You have not enabled cookies! This site requires cookies to operate properly. Please enable cookies, and refresh your browser for full functionality.
Featured Image

MEDICINE HAT, Alberta, June 20, 2018 (LifeSiteNews) – Arguments began Wednesday on whether the Alberta government can forbid schools from telling parents about their children’s membership in Gay-Straight Alliance (GSA) clubs.

A Court of Queen's Bench judge in the city of Medicine Hat is hearing 25 faith-based schools and others’ case against Bill 24, The Canadian Press reports. The plaintiffs want enforcement of the law delayed until its constitutionality is decided.

Last year, Alberta education minister David Eggen led the effort to pass Bill 24, which forbids schools from telling parents if their children have joined GSAs without the child’s consent, even children as young as kindergarten.

Previously, individual schools and principals were free to use their own judgment about when to withhold information from parents, such as if there is a credible risk of harm to the child.

In April, the Justice Centre for Constitutional Freedoms (JCCF) filed suit against the law, representing a group of Christian, Jewish, and Sikh schools, as well as concerned citizens and parents. It argues that the law deprives parents of the ability to “know fully where their children are, who they are involved with, and what they may be encouraged to think or do”; and that it violates parents’ freedoms of religion and expression.

“Bill 24 further requires principals to set up a GSA or facilitate a GSA-related activity ‘immediately’ (at the request of one student) without consulting the school board or parents, and without considering whether the GSA and GSA-related activities are compatible with the school’s nature, character and values,” JCCF further notes.

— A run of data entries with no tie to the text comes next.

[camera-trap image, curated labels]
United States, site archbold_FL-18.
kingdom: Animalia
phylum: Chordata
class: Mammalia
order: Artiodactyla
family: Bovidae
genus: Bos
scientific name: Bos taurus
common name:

The Justice Centre also calls GSAs “ideological sex clubs” in which children may be exposed to graphic sexual material. The government dismissed such concerns as “speculation,” and says GSAs are merely about “creating a safe space where students can socialize, be themselves, make friends and help other students understand the importance of being respectful to LGBTQ people.”

Eggen expressed hope for a quick resolution to the case, noting that legal battles create “uncertainty” and claiming that the challenge “seeks to counter a lot of the progress that we've made to create safe and caring environments for kids.”

The danger is anything but speculative, however, for two parents who told their story anonymously in The Calgary Herald last November. “Sarah” and “Stephen” explained how their 14-year-old daughter “Jane,” who is autistic and suffered from body dysmorphia (a mental disorder causing one to obsess over perceived defects in his or her appearance), could have committed suicide had her school hid the developments in her GSA club.

The parents were originally “completely fine” with Jane joining a GSA, but were alarmed when the school told them she was being referred to as a boy — despite never having expressed gender confusion. Eventually, they got a call that their daughter was threatening to kill herself.

“I love all people, I seriously do, but they’re promoting the idea on kids who normally would not have gone there,” Stephen explained. “They were facilitating and going out of their way to transition her into becoming a boy without our knowledge. But what training do they have about children with autism?”

Eggen issued a statement at the time promising that parents would be notified if their children were at risk, but refused to comment more specifically or be interviewed by the Herald.

Opposition United Conservative (UCP) Leader Jason Kenney is also among the law’s opponents. He warned last fall that it “concentrates enormous new powers in the hands of the Minister, undermining local decision making by principals, school boards, and independent schools,” regardless of the varying circumstances in specific cases.

“We believe that it is wrong to treat young elementary school children the same way as teenagers in high school on sensitive matters,” he continued.

Last month, however, Kenney went back on his pledge to support parental rights policies championed by his base, saying he wouldn’t act on a position passed at the UCP’s first policy convention: the notification of parents when their child joins after-school clubs, including “gay-straight alliances.”

“Let me be absolutely stone-cold clear: a United Conservative government will not be changing law or policy to require notification of parents when kids join GSAs,” Kenney said.

The government is set to begin enforcing Bill 24 in July, unless the court grants a temporary injunction.